_FRAGMENTO PARA LEER:_

# # # # # # #

En su libro Un paraíso hecho en el infierno, Solnit utilizó ejemplos de desastres como el terremoto en la ciudad de México de 1985, los ataques terroristas del 11 de septiembre de 2001 y el huracán Katrina para argumentar que en las emergencias no sólo lo malo se revela como aun peor ni la gente se vuelve solamente suspicaz y egoísta: los desastres también abrieron las reservas humanas de improvisación, solidaridad y decisión, incluso en medio del dolor y la pérdida.
“El libro no fue un llamado a celebrar el desastre sino a prestar atención a las posibilidades que podría contener y al modo en que nos podría sacar de encima viejas costumbres», recordó Baker. «En el relato de Solnit, las respuestas ‘oficiales’ a los desastres mostraban una tendencia a confundir el cuadro al tratar a las personas como parte del problema a gestionar, no como una parte invaluable de la solución”.
La crisis del COVID-19, en comparación con la del 2008, que hasta era difícil de entender por la complicada ingeniería financiera de los créditos que la causaron, es transparente. “Es una docena de crisis enredadas en una sola, y todas se desarrollan a la vez y de maneras que no se pueden pasar por alto. Los políticos se están infectando. Las celebridades ricas se están infectando. Los amigos y los parientes se están infectando”.
Si bien las diferencias económicas y sociales persisten, esta vez la catástrofe se parece bastante a estar todos en el mismo barco, observó The Guardian: “Los optimistas creen que hay esperanza de que podamos empezar a ver el mundo de otra manera. Acaso podamos concebir nuestros problemas como algo compartido y la sociedad como algo más que una masa de individuos que compiten entre sí por la riqueza y el estatus”.

# # # # # # #

_LISTA DE ACTIVIDADES:_
**A.** Extrae del fragmento sobre Solnit y los desastres, sin alteraciones, el pasaje que empieza en "En su libro" y sigue hasta "y la pérdida." inclusive.
**B.** Continúa el fragmento sobre los desastres y la crisis del COVID-19 a partir de su última oración.

(Entradas almacenadas)
# # # # # # #

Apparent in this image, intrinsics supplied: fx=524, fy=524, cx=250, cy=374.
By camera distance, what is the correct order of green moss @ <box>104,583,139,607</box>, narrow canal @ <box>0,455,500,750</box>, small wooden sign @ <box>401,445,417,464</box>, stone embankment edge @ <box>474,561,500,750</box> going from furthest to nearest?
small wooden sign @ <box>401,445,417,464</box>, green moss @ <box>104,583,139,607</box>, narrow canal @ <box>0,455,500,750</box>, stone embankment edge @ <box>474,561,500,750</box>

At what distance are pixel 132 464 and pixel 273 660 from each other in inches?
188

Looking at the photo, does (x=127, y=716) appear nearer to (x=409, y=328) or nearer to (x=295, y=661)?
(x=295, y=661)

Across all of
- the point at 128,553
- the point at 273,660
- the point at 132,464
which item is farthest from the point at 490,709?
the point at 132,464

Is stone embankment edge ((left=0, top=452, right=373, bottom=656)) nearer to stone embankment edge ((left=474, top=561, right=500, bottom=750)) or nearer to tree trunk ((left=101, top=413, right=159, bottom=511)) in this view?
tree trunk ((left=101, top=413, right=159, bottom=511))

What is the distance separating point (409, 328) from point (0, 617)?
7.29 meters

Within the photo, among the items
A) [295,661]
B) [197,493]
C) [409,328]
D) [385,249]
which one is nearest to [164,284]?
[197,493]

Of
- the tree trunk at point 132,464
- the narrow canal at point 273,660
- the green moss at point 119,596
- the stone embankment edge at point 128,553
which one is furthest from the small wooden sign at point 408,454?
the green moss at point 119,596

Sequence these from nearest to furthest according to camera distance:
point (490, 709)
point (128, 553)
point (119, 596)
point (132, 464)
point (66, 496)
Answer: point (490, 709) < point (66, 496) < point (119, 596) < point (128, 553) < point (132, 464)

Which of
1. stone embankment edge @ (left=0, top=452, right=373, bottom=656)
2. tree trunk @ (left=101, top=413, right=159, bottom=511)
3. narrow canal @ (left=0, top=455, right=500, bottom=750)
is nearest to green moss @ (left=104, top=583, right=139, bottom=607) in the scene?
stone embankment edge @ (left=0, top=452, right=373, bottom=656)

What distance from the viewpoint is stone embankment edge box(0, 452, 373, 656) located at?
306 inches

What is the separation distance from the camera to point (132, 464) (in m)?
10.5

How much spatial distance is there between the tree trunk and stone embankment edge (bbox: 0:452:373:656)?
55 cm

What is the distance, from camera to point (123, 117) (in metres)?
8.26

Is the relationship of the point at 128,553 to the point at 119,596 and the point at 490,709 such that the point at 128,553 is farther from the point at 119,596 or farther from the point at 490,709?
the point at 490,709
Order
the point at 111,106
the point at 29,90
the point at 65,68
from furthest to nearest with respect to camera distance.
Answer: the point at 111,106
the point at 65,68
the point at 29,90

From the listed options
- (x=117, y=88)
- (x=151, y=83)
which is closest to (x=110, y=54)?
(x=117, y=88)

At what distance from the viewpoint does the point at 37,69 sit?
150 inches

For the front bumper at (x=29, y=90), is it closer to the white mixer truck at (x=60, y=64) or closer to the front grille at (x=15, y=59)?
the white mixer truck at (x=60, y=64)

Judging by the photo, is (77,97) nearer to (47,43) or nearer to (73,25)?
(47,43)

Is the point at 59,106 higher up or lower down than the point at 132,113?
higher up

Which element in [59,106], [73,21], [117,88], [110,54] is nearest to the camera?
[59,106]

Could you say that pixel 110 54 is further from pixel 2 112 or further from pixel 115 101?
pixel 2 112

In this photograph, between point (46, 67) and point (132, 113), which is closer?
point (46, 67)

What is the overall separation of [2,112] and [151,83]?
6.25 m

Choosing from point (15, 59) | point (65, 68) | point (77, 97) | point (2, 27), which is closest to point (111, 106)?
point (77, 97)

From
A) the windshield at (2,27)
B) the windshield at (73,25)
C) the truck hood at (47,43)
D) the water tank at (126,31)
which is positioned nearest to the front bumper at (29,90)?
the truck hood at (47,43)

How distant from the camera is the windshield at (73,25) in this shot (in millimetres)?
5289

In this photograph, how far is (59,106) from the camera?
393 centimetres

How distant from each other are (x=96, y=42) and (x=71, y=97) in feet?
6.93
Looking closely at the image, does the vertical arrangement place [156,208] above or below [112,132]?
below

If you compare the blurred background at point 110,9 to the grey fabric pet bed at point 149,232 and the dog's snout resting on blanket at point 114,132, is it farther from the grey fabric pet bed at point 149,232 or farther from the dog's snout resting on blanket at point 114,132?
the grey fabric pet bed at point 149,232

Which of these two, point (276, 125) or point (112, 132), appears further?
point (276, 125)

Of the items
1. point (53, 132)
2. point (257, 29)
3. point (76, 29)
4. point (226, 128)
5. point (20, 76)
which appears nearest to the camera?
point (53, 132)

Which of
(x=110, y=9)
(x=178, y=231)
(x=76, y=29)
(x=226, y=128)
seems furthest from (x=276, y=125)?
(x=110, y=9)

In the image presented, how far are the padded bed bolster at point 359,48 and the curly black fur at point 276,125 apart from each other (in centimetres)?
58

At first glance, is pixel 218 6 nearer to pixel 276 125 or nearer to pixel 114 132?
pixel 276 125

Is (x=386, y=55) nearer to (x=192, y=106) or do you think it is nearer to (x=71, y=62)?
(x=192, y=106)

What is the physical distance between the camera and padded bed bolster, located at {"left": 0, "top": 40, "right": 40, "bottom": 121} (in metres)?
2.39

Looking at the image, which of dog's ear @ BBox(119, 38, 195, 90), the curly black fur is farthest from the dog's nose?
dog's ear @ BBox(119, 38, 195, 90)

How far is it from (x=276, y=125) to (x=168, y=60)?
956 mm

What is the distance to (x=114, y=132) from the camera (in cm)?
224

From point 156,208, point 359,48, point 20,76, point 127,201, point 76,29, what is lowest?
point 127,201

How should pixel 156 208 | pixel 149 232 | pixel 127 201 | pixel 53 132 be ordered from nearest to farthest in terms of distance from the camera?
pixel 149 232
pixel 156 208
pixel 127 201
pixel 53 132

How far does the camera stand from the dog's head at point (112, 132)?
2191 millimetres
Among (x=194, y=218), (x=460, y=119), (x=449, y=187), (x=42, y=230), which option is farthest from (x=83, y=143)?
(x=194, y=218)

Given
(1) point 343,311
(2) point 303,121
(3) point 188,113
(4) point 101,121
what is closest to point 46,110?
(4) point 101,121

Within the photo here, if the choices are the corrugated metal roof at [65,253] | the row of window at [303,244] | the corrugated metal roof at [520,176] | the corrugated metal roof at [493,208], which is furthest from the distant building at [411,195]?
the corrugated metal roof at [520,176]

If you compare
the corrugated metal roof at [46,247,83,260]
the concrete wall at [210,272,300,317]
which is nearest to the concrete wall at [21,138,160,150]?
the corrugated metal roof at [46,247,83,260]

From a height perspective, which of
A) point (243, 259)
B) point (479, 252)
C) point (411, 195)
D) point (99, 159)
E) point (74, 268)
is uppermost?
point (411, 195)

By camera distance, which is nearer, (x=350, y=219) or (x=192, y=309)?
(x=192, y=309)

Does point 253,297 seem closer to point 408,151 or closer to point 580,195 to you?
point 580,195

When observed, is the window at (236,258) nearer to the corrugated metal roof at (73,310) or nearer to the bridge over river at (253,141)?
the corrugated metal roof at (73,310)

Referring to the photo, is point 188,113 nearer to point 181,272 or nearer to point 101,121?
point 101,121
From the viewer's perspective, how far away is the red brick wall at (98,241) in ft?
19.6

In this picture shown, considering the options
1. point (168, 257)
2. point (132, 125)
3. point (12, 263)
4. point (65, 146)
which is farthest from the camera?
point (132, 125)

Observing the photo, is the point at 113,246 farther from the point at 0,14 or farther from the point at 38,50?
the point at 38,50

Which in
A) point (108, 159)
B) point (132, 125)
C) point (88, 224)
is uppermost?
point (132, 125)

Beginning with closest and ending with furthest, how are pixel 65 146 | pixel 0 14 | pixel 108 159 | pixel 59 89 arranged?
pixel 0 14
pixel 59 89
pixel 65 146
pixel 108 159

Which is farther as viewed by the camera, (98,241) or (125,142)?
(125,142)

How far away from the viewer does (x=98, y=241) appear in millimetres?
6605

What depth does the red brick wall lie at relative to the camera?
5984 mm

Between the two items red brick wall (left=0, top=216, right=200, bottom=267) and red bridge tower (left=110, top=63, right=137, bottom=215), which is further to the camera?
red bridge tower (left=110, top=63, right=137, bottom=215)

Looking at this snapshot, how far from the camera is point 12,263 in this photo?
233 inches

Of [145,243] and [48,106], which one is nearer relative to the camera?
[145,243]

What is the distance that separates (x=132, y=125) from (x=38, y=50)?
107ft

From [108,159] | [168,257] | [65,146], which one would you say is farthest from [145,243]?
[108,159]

# # # # # # #

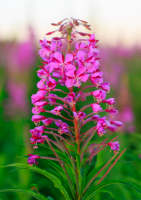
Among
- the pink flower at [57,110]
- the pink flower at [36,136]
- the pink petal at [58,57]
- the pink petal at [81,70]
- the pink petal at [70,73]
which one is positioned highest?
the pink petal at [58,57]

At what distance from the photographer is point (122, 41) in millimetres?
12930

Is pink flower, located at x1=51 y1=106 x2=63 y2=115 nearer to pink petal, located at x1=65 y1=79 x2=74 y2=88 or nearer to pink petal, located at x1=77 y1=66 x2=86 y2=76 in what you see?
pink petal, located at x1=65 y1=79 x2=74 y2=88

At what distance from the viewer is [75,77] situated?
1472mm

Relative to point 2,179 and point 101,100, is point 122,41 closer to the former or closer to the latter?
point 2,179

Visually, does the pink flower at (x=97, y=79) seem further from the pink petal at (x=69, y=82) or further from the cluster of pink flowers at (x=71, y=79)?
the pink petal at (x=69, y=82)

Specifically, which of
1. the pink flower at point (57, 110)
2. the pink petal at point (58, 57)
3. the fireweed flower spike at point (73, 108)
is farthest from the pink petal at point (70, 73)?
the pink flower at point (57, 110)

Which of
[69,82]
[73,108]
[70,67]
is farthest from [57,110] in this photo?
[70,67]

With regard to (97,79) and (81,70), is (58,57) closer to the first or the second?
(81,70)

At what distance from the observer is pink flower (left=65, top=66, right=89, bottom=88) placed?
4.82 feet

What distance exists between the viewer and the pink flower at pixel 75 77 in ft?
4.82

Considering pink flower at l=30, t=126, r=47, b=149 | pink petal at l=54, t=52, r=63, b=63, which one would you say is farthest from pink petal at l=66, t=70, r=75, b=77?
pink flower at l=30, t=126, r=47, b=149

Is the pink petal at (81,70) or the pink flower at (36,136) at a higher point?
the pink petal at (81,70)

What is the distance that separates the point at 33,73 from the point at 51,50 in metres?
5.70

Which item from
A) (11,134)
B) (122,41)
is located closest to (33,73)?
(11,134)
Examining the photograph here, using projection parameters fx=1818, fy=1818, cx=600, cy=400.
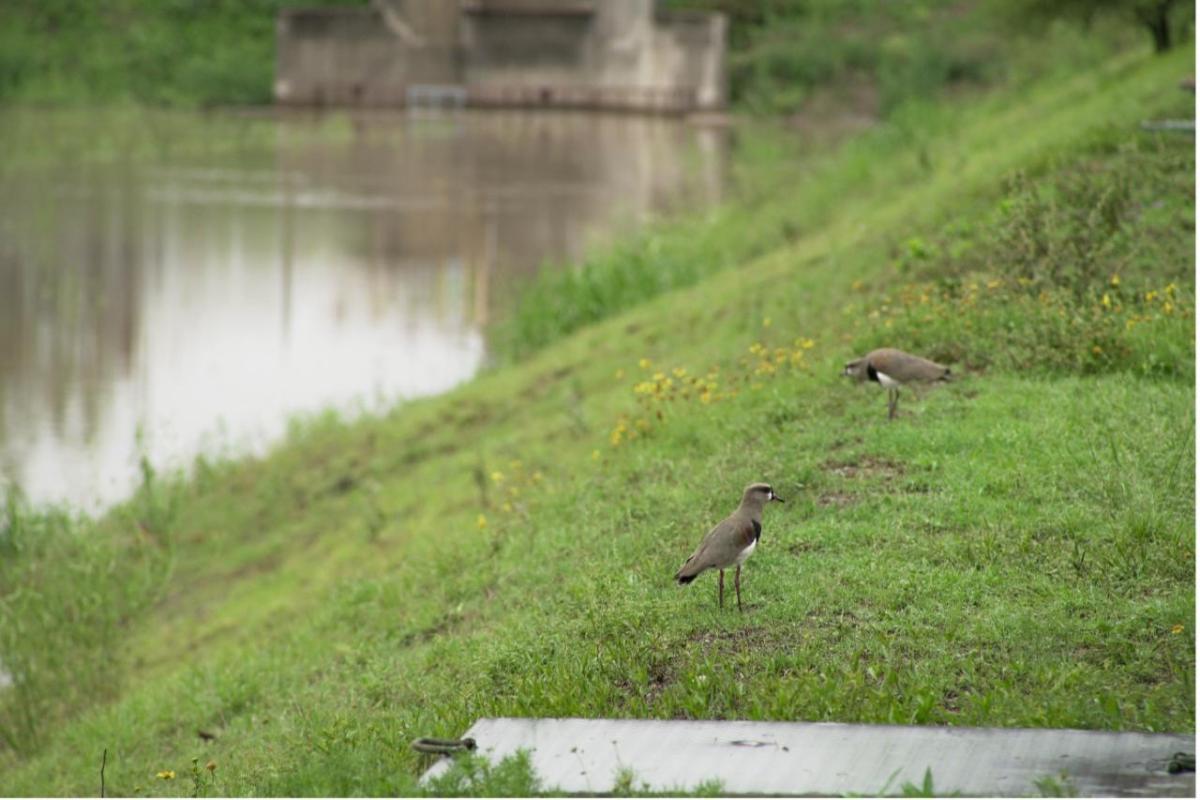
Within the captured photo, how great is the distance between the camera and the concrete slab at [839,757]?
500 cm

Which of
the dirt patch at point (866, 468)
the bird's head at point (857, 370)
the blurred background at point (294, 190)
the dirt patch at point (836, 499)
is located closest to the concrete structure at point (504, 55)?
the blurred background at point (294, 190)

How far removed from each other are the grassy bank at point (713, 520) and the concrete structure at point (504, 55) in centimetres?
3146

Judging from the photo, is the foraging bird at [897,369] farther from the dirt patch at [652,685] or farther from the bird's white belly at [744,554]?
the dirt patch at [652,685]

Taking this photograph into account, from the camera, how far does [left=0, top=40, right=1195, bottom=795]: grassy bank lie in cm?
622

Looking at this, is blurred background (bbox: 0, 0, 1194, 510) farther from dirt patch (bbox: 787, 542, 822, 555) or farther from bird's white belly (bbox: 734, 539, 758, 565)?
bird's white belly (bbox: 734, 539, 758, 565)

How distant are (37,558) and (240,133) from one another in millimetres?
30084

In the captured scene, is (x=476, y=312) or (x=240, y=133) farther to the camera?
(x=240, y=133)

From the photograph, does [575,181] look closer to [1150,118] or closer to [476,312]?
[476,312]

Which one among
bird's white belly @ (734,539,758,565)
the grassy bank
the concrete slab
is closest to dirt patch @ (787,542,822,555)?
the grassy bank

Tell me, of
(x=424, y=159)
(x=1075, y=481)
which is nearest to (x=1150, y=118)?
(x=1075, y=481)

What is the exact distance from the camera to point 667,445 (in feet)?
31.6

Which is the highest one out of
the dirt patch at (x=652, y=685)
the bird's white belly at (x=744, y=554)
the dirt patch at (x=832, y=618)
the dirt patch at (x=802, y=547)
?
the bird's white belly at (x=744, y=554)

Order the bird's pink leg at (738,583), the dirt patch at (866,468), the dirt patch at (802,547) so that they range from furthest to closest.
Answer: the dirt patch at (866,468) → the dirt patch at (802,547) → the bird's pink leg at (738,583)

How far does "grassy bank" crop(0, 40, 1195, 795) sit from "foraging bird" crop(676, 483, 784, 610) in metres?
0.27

# # # # # # #

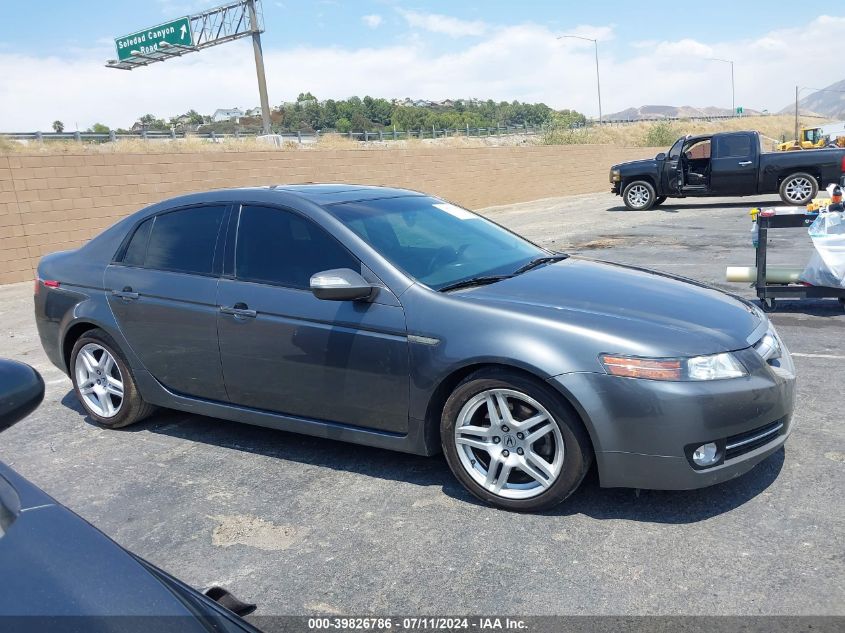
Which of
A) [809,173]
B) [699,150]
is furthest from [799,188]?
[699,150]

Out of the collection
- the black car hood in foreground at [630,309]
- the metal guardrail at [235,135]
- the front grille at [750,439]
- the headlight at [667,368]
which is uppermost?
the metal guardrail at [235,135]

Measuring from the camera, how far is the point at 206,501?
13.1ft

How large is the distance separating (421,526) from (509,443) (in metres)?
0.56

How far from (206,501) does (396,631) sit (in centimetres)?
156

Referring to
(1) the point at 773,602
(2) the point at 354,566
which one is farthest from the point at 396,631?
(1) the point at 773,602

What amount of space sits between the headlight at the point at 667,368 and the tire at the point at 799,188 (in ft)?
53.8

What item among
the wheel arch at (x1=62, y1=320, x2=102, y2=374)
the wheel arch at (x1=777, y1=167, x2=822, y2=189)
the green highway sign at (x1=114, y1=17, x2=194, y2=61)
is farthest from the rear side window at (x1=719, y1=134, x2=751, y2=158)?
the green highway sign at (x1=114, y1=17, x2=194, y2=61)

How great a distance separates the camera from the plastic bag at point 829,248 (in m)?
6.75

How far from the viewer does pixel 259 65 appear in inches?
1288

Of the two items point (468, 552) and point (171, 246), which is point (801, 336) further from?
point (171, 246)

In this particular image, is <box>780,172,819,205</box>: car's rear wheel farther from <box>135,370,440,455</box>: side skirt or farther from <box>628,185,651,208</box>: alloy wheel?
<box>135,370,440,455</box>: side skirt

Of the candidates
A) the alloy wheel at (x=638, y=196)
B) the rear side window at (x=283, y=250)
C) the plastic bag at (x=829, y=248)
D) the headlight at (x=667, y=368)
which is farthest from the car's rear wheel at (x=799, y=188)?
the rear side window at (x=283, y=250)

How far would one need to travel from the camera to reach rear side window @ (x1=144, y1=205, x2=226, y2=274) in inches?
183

# # # # # # #

_LISTA DE RESPUESTAS:_
**A.**
En su libro Un paraíso hecho en el infierno, Solnit utilizó ejemplos de desastres como el terremoto en la ciudad de México de 1985, los ataques terroristas del 11 de septiembre de 2001 y el huracán Katrina para argumentar que en las emergencias no sólo lo malo se revela como aun peor ni la gente se vuelve solamente suspicaz y egoísta: los desastres también abrieron las reservas humanas de improvisación, solidaridad y decisión, incluso en medio del dolor y la pérdida.

**B.**
¿Y el cambio climático?
Hasta poco antes de la irrupción del coronavirus la conversación global más importante era sobre el cambio climático. Y es posible que, tras la crisis del COVID-19, vuelva al centro del escenario, pero de otra manera.
Las dos cuestiones tienen “similitudes sugestivas”, destacó Baker. “Ambas requerirán niveles inusuales de cooperación global. Ambas demandarán cambios en la conducta de hoy para reducir el sufrimiento de mañana. Hace mucho ya que los científicos anticiparon con gran certeza ambos problemas, mientras que los gobernantes no podían ver más allá de las estadísticas de crecimiento del trimestre fiscal siguiente. En consecuencia, ambos requerirán que los gobiernos tomen medidas drásticas y eliminen la lógica del mercado en ciertos ámbitos de la actividad humana”.
“Hace años que intentamos pasar a la gente de una actitud normal a una actitud de emergencia», dijo Margaret Klein Salamon, directora de Movilización por el Clima. “Lo que se considera políticamente posible es básicamente distinto cuando mucha gente entra en ‘modo de emergencia’, cuando aceptan que hay peligro y que, para estar seguros, tenemos que hacer todo lo que podamos. Ha sido interesante ver esa teoría validada por la respuesta al coronavirus. Ahora el desafío es mantener activado el ‘modo de emergencia’ con respecto el clima, cuyos peligros son de magnitud mayor».
Si bien la analogía entre las dos situaciones no llega mucho más allá —»la mayoría de la gente no siente que ellos o sus seres queridos podrían morir por la crisis climática este mes», recordó crudamente Baker— es posible que la experiencia del COVID-19 “nos ayude a comprender el cambio climático de otra manera”. Una de las noticias que se repitieron es el impacto del paro productivo en el medioambiente: la contaminación cayó enormemente.